Iraqi Kurds plan independence referendum on September 25

Kurdish officials will visit Baghdad, Iran and neighbouring states to discuss the referendum plan. A 'yes' vote would not mean automatically declaring independence, but would strengthen the Kurds' hand in talks on self-determination with Baghdad.

Photo by: Reuters (Archive)
Photo by: Reuters (Archive)

Iraq's Kurdistan region President Massoud Barzani at a joint news conference with German Foreign Minister Sigmar Gabriel (not pictured) in Erbil, Iraq, April 20, 2017.

The autonomous Kurdistan Regional Government (KRG) in northern Iraq announced on Wednesday that it would hold a referendum on independence, in a move the central government in Baghdad is likely to strongly oppose.

"I am pleased to announce that the date for the independence referendum has been set for Monday, September 25, 2017," KRG President Massoud Barzani said on Twitter.

Barzani's assistant, Hemin Hawrami, tweeted that voting would take place in the disputed region of Kirkuk and three other areas also claimed by the central government: Makhmour in the north, Sinjar in the northwest and Khanaqin in the east.

Hawrami said the question put to voters would be "do you want an independent Kurdistan?"

The president of Iraq's ruling coalition said in April it would oppose a Kurdish referendum. In particular, Ammar al Hakim warned the Kurds against any move to annex oil-rich Kirkuk.

The referendum date was set after a meeting of Kurdish political parties chaired by Barzani.
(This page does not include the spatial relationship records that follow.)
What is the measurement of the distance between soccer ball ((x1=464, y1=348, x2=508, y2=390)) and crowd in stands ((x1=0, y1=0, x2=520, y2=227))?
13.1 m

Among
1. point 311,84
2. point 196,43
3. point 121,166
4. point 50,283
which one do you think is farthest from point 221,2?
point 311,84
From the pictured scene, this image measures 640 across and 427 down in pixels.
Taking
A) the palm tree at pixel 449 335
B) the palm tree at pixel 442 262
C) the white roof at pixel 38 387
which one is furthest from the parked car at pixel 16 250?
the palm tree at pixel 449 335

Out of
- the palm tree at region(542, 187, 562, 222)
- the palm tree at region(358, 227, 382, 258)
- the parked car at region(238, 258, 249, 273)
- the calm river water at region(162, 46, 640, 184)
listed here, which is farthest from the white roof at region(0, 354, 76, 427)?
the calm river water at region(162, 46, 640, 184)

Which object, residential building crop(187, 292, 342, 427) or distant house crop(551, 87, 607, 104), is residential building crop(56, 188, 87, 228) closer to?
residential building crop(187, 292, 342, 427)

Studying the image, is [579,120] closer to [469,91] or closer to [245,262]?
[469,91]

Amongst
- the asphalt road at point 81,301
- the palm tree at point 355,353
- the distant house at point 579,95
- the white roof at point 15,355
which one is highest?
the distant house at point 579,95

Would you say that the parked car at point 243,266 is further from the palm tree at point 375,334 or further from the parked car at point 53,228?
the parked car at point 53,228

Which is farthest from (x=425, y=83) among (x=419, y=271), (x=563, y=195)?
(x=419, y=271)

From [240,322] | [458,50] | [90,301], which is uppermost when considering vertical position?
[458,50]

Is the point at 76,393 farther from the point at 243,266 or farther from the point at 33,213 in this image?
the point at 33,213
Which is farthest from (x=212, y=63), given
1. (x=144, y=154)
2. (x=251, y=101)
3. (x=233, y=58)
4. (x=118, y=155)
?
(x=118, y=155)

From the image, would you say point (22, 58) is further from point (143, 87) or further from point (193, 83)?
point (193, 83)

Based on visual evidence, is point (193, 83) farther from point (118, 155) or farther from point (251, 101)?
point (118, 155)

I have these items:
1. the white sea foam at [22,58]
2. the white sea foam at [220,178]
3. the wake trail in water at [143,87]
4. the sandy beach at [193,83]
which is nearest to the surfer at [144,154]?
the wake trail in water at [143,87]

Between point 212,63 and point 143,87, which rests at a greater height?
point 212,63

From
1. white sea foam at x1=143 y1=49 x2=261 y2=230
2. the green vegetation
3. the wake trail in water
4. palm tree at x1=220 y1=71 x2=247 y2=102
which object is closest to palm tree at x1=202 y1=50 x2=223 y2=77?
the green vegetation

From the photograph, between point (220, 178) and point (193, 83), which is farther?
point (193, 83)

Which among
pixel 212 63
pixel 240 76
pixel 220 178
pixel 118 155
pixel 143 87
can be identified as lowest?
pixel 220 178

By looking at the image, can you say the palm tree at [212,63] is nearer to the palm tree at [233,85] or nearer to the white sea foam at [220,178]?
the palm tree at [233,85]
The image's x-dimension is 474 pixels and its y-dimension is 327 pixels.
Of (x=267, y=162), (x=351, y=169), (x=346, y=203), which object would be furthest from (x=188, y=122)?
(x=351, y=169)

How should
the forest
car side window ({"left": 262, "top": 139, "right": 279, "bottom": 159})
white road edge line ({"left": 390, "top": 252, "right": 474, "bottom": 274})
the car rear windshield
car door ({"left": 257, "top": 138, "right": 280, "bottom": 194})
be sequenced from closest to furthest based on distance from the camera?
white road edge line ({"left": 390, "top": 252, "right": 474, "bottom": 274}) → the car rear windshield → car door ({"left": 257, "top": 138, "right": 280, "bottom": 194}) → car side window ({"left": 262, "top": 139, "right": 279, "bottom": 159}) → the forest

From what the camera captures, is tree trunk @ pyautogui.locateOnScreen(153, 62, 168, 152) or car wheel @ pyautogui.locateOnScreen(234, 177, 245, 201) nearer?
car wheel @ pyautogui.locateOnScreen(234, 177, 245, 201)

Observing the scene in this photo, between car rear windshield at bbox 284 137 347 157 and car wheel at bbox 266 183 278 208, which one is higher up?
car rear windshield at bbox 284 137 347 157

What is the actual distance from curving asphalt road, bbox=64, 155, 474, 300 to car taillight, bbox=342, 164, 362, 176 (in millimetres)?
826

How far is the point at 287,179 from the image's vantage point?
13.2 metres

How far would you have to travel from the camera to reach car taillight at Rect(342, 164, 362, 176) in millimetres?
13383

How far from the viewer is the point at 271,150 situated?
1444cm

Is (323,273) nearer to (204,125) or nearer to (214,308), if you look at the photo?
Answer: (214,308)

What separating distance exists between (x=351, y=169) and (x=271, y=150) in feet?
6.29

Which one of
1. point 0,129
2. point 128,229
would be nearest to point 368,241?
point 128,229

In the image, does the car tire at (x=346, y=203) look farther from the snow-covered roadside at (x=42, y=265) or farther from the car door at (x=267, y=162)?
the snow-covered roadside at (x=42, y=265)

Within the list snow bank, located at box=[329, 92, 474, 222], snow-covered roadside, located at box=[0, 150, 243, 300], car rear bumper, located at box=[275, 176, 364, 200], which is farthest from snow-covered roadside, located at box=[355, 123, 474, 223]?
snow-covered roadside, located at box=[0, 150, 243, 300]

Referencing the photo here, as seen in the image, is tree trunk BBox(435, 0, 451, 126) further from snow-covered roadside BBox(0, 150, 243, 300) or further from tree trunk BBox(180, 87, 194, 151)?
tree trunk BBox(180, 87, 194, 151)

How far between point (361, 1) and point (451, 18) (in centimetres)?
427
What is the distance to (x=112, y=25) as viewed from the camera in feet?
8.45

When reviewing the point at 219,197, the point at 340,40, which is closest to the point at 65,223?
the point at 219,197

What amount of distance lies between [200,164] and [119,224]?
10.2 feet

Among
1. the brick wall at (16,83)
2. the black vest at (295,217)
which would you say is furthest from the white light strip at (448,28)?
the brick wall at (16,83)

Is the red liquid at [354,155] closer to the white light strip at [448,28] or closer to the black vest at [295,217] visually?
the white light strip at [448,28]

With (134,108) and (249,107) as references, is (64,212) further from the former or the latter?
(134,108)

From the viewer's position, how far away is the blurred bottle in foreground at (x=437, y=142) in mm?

A senior Kurdish official, Hoshiyar Zebari, said in April the expected "yes" vote would strengthen the Kurds' hand in talks on self-determination with Baghdad and would not lead to an automatic declaration of independence.

The idea of Iraqi Kurdish independence has been historically opposed by Iraq. Neighbouring Iran, Turkey and Syria are also against the idea.

Kurdish officials will be visiting Baghdad and neighbouring states to discuss the referendum plan, Erbil-based TV Rudaw said, adding that elections for the Kurdish regional parliament are planned for November 6.

The Iraqi Kurds have their own armed force, the peshmerga, which in 2014 prevented Daesh from capturing Kirkuk after the Iraqi army fled in the face of the militants. The peshmerga are effectively running the region, also claimed by Turkmen and Arabs.

Iranian-backed Iraqi militias have threatened to expel the Kurds by force from the Kirkuk region and other disputed areas.

The Sinjar region is populated by Yazidis, followers of an ancient religion who speak Kurmanji, a Kurdish language. The group has been heavily persecuted by Daesh.

Makhmour is south of the Kurdish capital Erbil and Khanaqin is near the border with Iran.

Kirkuk's Kurdish-led provincial council earlier this year rejected a resolution by the Iraqi parliament in Baghdad to lower Kurdish flags which since March have been flown alongside Iraqi flags on public buildings in the region.

Masrour Barzani, head of the Kurdish government's Security Council and son of President Barzani, said in June last year Iraq should be divided into separate Shia, Sunni and Kurdish entities to prevent further sectarian bloodshed.